One of the main attractions of Europe is its rich history of royals. Some of its most famous attractions include the palaces and castles that formerly (and in some instances still do) house the monarchs of Europe. This geography quiz will test your knowledge of European palaces and castles like no other!
The venue of 3 of Queen Elizabeth II’s annual garden party, which London palace is this?
With 3,418 rooms, which Spanish royal residence is this?
Which microstate is home to this palace?
Which Belgian royal residence is this, boasting a facade 50% longer than that of Buckingham Palace?
Looking out onto the Baltic sea, which palace is this?
Which castle is this, which hosted the 2018 British Royal Wedding of Prince Harry and Princess Meghan?
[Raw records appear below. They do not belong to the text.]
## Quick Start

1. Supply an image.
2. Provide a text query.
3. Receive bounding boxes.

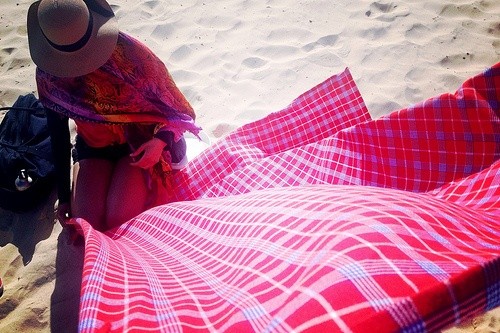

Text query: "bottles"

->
[15,170,32,191]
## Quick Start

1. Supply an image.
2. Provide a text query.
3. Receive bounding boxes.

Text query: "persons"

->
[26,0,201,232]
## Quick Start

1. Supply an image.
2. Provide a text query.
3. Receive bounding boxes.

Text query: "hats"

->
[27,0,119,78]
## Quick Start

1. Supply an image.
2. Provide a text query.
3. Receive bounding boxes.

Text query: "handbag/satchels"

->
[0,94,54,215]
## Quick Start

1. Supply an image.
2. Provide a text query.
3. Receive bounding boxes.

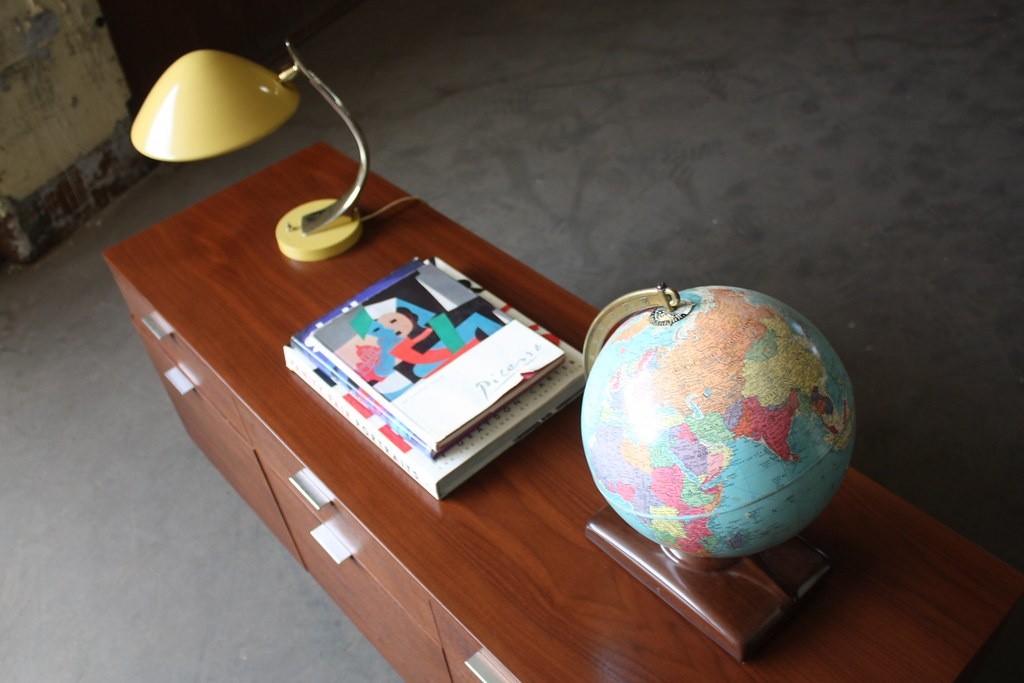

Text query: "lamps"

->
[129,38,369,261]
Situated on top of a mountain overlooking it’s capital, which Royal Family’s residence is this?
Since France became a Republic, which palace transformed from a Royal Residence (who’s residents included Marie Antoinette) into one of France’s most popular tourist attractions?
Located in St Petersburg, which former royal residence is this?
Serving as inspiration for Disney’s Sleeping Beauty’s castle, which famous castle is this?
Let us know how you did in the comments below!
If you want to learn a little more about the European Palaces and Castles mentioned, we’ve got you covered:
Buckingham Palace is the London residence and administrative headquarters of Queen Elizabeth II (and every other monarch) of the United Kingdom. Located in the City of Westminster, London, the palace is often at the centre of state occasions and royal hospitality. It has been a focal point for the British people at times of national rejoicing and mourning. Following Princess Diana’s death, the gates were lined with flowers.
El Palacio Real in Madrid is the official residence of the Spanish royal family, although now is only used for state ceremonies. The palace has 135,000 square metres of floor space and contains 3,418 rooms. It is the largest functioning royal palace and the largest by floor area in Europe. The original building was built in 860 and 880.
The Prince’s Palace of Monaco
The Prince’s Palace of Monaco is the official residence of the Prince of Monaco. It was built in 1191 as a fortress when the German Emperor Henry IV surrendered the harbor to the Republic of Genoa on the condition that they build fortifications to combat piracy. During its long and often dramatic history it has been attacked by foreign palaces. From June to October, the Palace is open to visitors.
The Royal Palace of Brussels
The Royal Palace of Brussels is the official palace of the King and Queen of the Belgians – but this does not mean that they live there. In fact, the king and his family live in the Royal Palace of Laeken on the outskirts of Brussels. It boasts a facade 50% longer than that of Buckingham Palace, but its floor area of 33,027 m^2 is less than half of Buckingham Palace’s floor area (77,000 m^2).
The Royal Palace of Stockholm
Found in the capital of Sweden, The Royal Palace of Stockholm is The King of Sweden’s official residence and is also the setting for most of the monarchy’s official receptions, open to the public year round.The royal residence has been situated in the same place since the middle of the 13th century. The palace is even rumoured to be haunted!
Windsor Castle, England
This is the oldest and largest occupied castle in the world. Windsor Castle is open to visitors throughout the year. It can be found in the county of Berkshire, just outside of London.The original castle was built in the 11th century after the Norman invasion of England by William the Conqueror.
Vaduz Castle, Liechtenstein
The charming castle of Vaduz is official residence of the Prince of Liechtenstein. Described as the “symbol of the capital”, it differs from all the other official royal residences on this list, as it is positioned on a hilltop 120m above Vaduz. Unfortunately, it is not open to the public as the Royal family live there full time.
Although France became a Republic in 1792, the nation kept on to their beautiful royal residences. Versaille is perhaps France’s most famous, in part thanks to its relation with it’s infamous resident Marie Antoinette. It was the 3rd most popular attraction in Île-de-France, behind the Louvre and the Eiffel Tower. If you ever visit, make sure you see the Hall of Mirrors, the palace’s decadent gallery.
Winter Palace, Russia
Found in Saint Petersburg, Russia, The Winter Palace was the official residence of the Russian Emperors from 1732 to 1917. It is easily spotted, thanks to its green and white colouring, and beautiful Baroque architecture. It was built with rooms so big that the dining table could seat 1000 guests, and the state rooms was able to accommodate up to 10,000 people – provided they were all standing.
One of the most beautiful of the European castles and palaces on this list. Situated on a jagged hill in Bavaria, Neuschwanstein Castle is a 19th-century Romanesque Revival palace. Although the country no longer has a royal family, this castle remains a popular tourist destination. It was commissioned by Ludwig II of Bavaria as a retreat and in honour of Richard Wagner. The beautiful castle served as inspiration for Disney’s iconic Sleeping Beauty’s castle. For an amazing view of the castle, wander to Marienbrücke bridge which passes 90 m over the Pöllat river.